Some LiveLinkFace/ARKit blendshapes may not correspond directly to shape keys on your mesh, but rather to bone rotations (e.g. HeadPitch/HeadYaw/HeadRoll).

One option for matching the two is to create a custom property on your target mesh that matches the name of the ARKit value (e.g. "HeadPitch"), then create a driver for the bone (e.g. "neck") that matches the orientation you wish to animate. Streaming to the plugin or loading from CSV will then animate the bone orientations according to the range (if you choose to create a driver using quaternions, you can probably use the ARkit value directly, since -1/1 for the ARkit values will correspond to a -90/90 degree rotation on the bone).

Updated instructions (10 June 2024)

The current version should automatically add data properties for HeadPitch, HeadYaw and HeadRoll to every mesh that you add as a target and click "Stream". You then need to use these values to drive your head/neck bone.

Go to pose mode, select your head/neck bone, change to XYZ Euler, then add a driver for each X/Y/Z.

The exact order will depend on the orientation of your head/neck bone, but if your bone has Y-up and Z facing towards camera, then X should correspond to HeadPitch, Y should correspond to HeadYaw, and Z should correspond to HeadRoll.

The value from LiveLinkFace will be between -1 and 1, so you need to convert that to rotation degrees for your bone. Strictly speaking that's between -90 degrees and 90 degrees (so a value of 0 is at rest with head pointing forward), so the "expression" field would be var * 90, but I've found 90 degrees is a bit too extreme. Around 60 degrees is better, so var * 60. If you want to play around manually after the drivers have been applied, you can select the mesh, go the custom properties tab, then slide the values for HeadPitch etc up and down.

FAQ

  • Streaming isn't working.

    There seems to be an issue with the LiveLinkFace app at the moment, a recent update may have broken streaming non-Unreal Engine blendshapes. No ETA on a fix unfortunately - the only workaround is to load via CSV.

    This should be fixed as of v0.0.5 of the plugin. If it's still not working for you, please let me know.

  • I get an error "internal error setting the array" when trying to load via CSV.

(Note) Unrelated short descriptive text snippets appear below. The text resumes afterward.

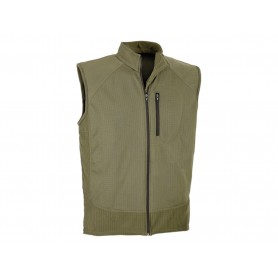 GSG Defcon 5 Combat Fleece Vest OD Green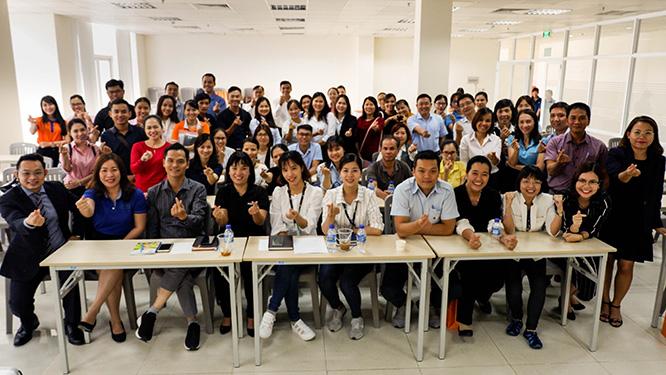 doanh nghiệp tham gia hội thảo vmp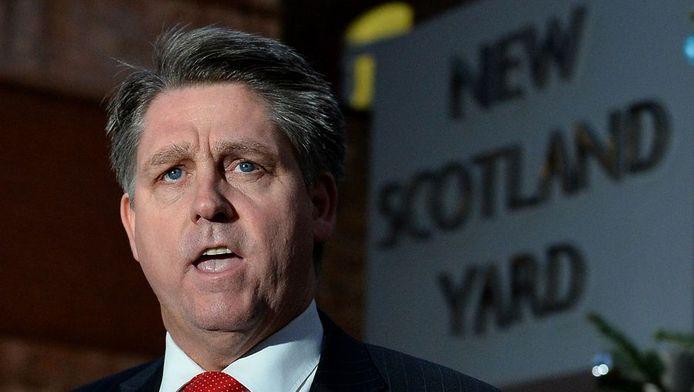 L'inspecteur Kevin Hyland informe la presse (Londres, 21/11)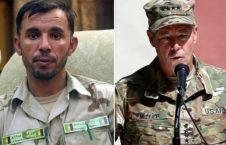 سکات میلر جنرال رازق 226x145 - حضور محافظان امریکایی مسلح در جلسه با مقامات افغانستان
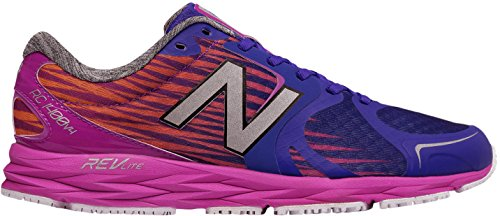 new-balance-womens-running-1400v4-womens-pink-running-shoes-in-size-40-pink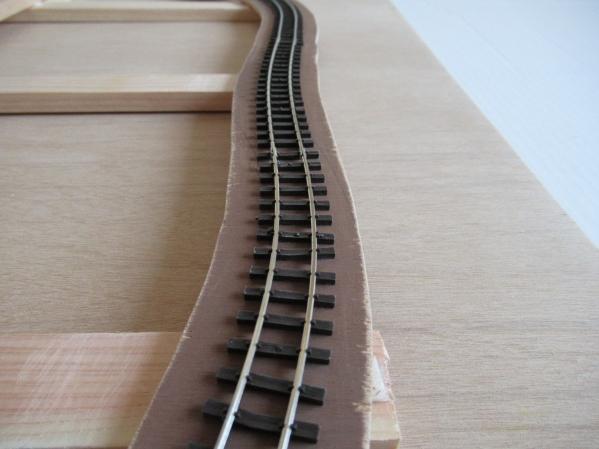 f:id:narrow-gauge-shop:20170602182225j:plain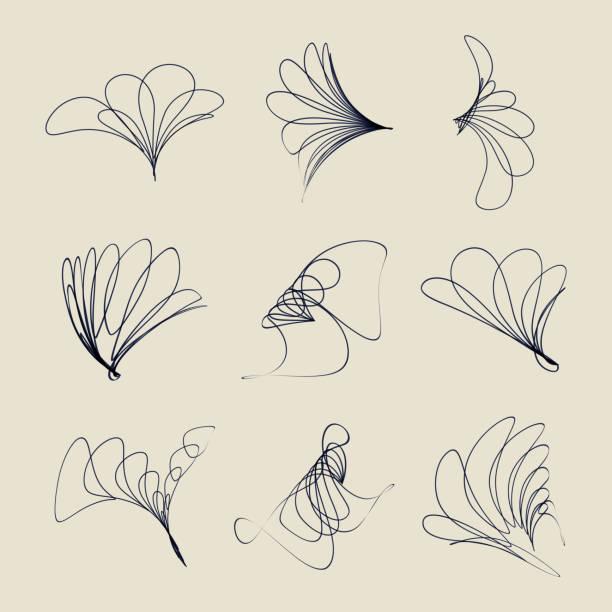 stockillustraties, clipart, cartoons en iconen met vector lijn stijl symbool collectie - floral line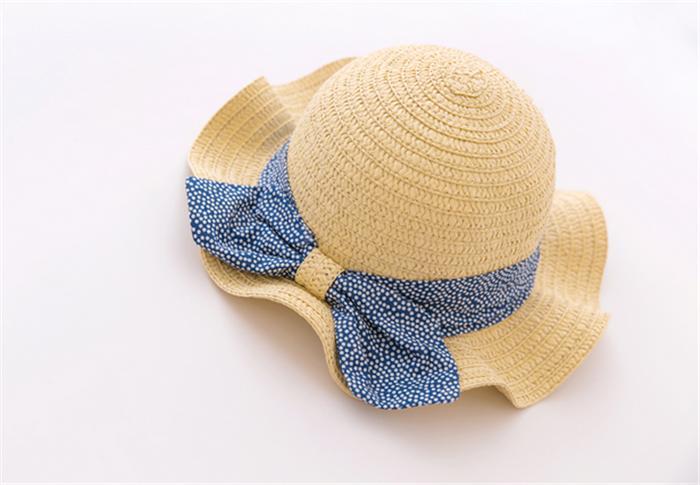 麦わら帽子 キッズ ストローハット 子供用 女の子 麦わらハット 帽子 夏 ハット UVカット UV帽子 UV ハット 日焼け止め UV対策  紫外線カット 紫外線対策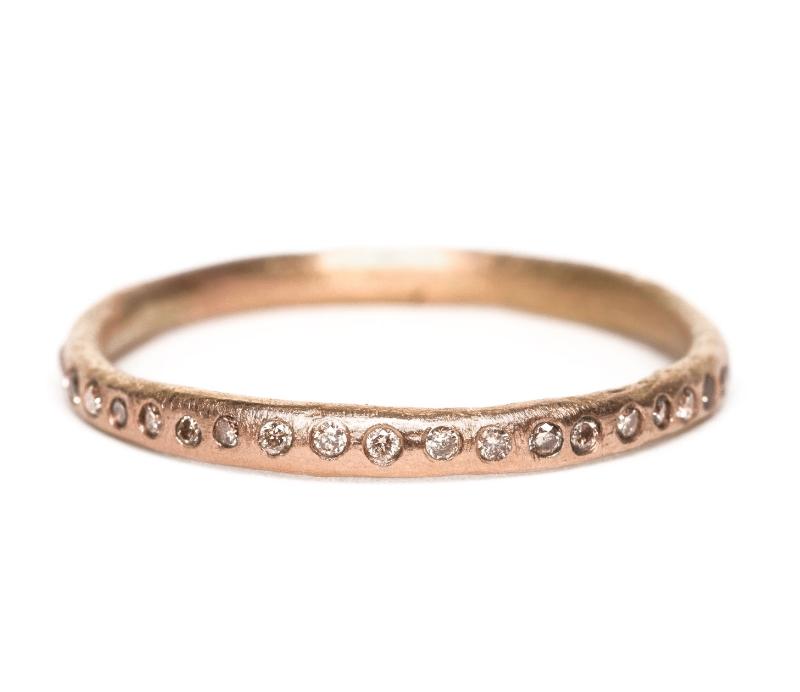 Pink 'Eternal Love' Ring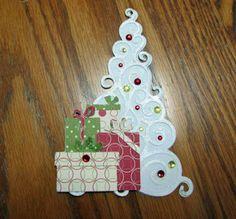 Cricut Christmas Solutions - Christmas tree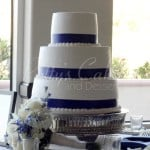 wedding cake white purple clean basic 3 tier round
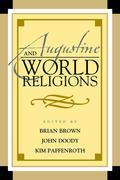 Augustine and World Religions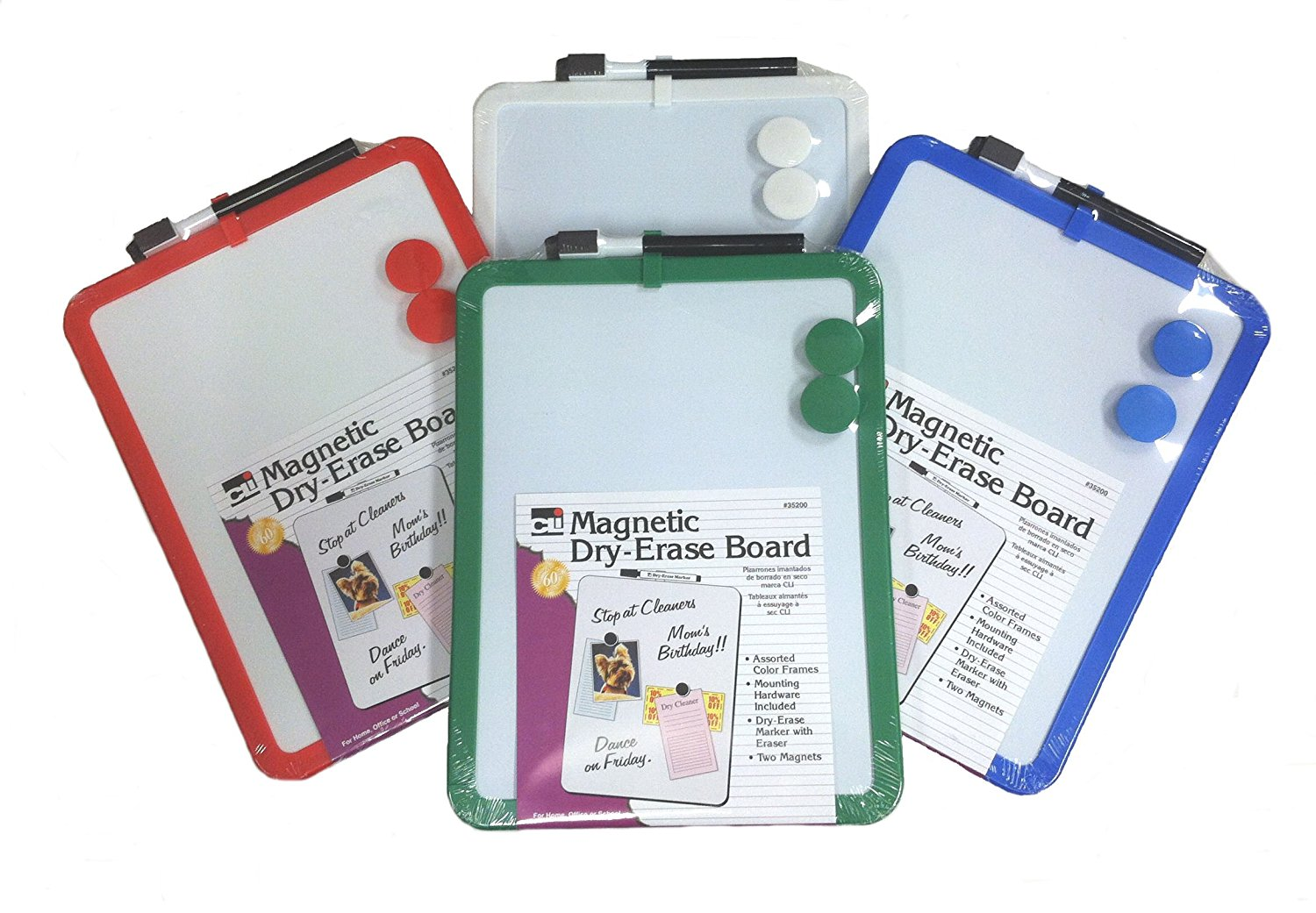 Image For Charles Leonard Framed Magnetic Dry Erase Board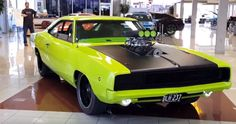 blown hemi powered 1968 dodge charger sublime green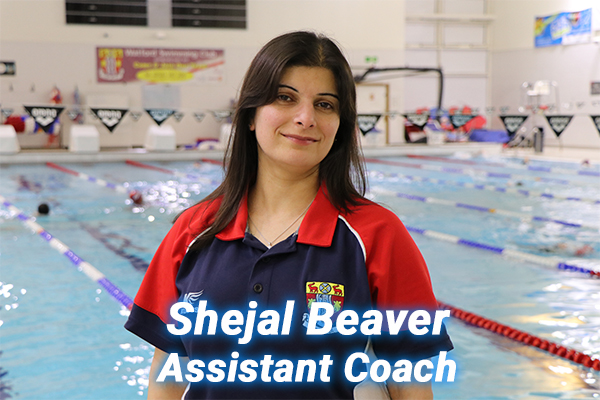 Shejal Beaver our assistant coach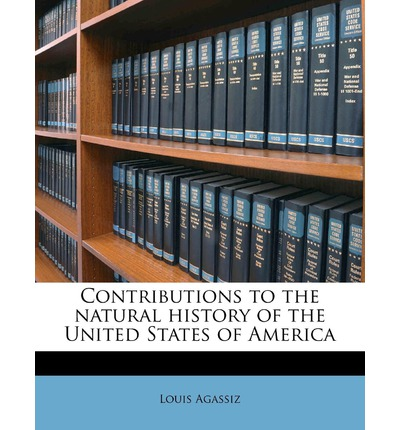 Rapidshare download di ebook in formato pdf Contributions to the Natural History of the United States of America in italiano PDF FB2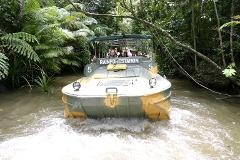 Doki Doki KURANDA Tour Deluxe (Japanese Guided Tour) from Cairns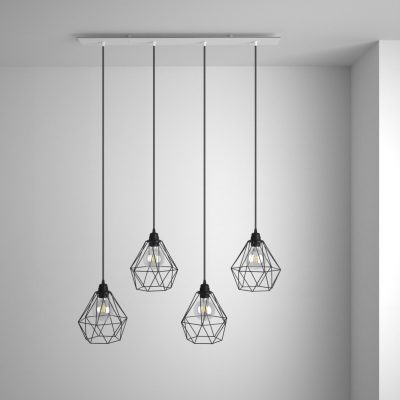 Obdĺžniková stropná rozeta, 90 x 12 cm so 4 otvormi, kovová, biela farba (2)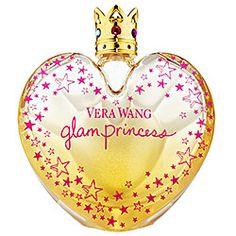 Glam Princess by Vera Wang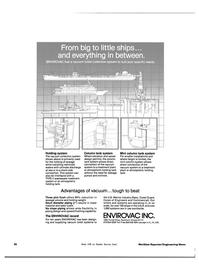 Maritime Reporter Magazine, page 60,  Oct 15, 1983 Illinois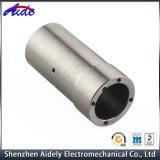 Части металла алюминиевые подвергая части механической обработке CNC подвергая механической обработке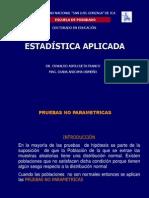 1. Pruebas No Parametricas D-ed Corregido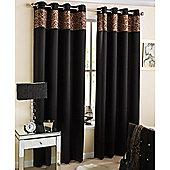 Enhanced Living Kensington Eyelet Leopard Curtains 117X183cm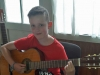 Luca @gitaarles Roermond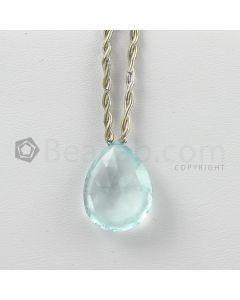 21 mm - Light Blue Aquamarine Drops - 13.85 carats (AqDr1046)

    Change to "Blender File" in the Display Mode dropdown, delete the LiveLinkAction_shapekey action, and import the CSV again.

    There's some combination of stashing/deleting actions in the NLA stack that deletes the action but somehow leaves it attached to the target objects, which then breaks the import (it also seems to affect GLTF export separately too). I haven't figured out exactly what steps can reproduce this yet, but the workaround should work for imported CSVs.